A Missional Method for Constructive Theology (Part 7.1)
Having laid some groundwork in parts 1–6, we come to the primary question: why worldview? The next part, broken into various subsections, overviews the significance of the concept and the particular value of its missiological conception.
At first glance, worldview seems to many to be an irredeemable conceptual jumble. The term’s use is both ubiquitous and ambiguous. My initial claims, therefore, are two: (1) ubiquity is a sign that worldview is a conceptual juggernaut that creates common ground between diverse theological methods and (2) ambiguity is not an argument against the use of a term but an argument for its clarification—or better, the specification of the language game in which it is employed. Compare, for example, the chief concern of any theology: God. Neither the ubiquity of the term nor its profound ambiguity is a prima facie argument that it should be tossed on the terminological garbage heap.
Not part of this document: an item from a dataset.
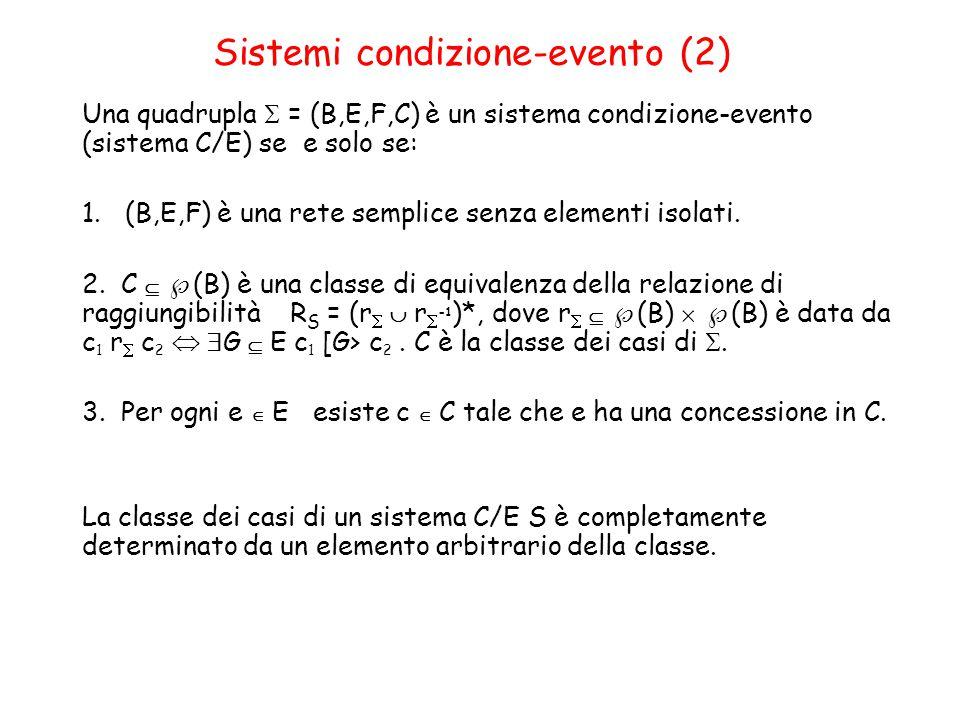 Sistemi condizione-evento (2) Una quadrupla  = (B,E,F,C) è un sistema condizione-evento (sistema C/E) se e solo se: 1.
Granting worldview is not as semantically essential to theology as God, the point remains. The ubiquity and ambiguity of worldview commend clarification, to which I turn.
A Contested Concept, An Enduring Idea
Worldview has been widely contested yet endures in diverse usages. Apparently, a word that straightforwardly denotes the idea of a view of the world is precious currency. Perhaps it comes near the mark to consider view a root metaphor for human perception, making worldview far too felicitous to discard. In any case, it is evident in the debates about worldview that the same basic thing is at issue—a human view of the world. Rather than leaving the term in the possession of previous expositors, and rather than coining a new one for their own use, many thinkers have been compelled to rescue worldview (though there are a number of synonyms and cognates meant to compete with worldview as alternative accounts of the same phenomenon). I am participating in the same tradition. In order to argue missiology should set the rules of the language game in which worldview can function as a theoretical basis for a missional theological method, it will be helpful to consider (in subsequent posts) the contours of the concept in four fields: philosophy, biblical studies, theology, and the social sciences.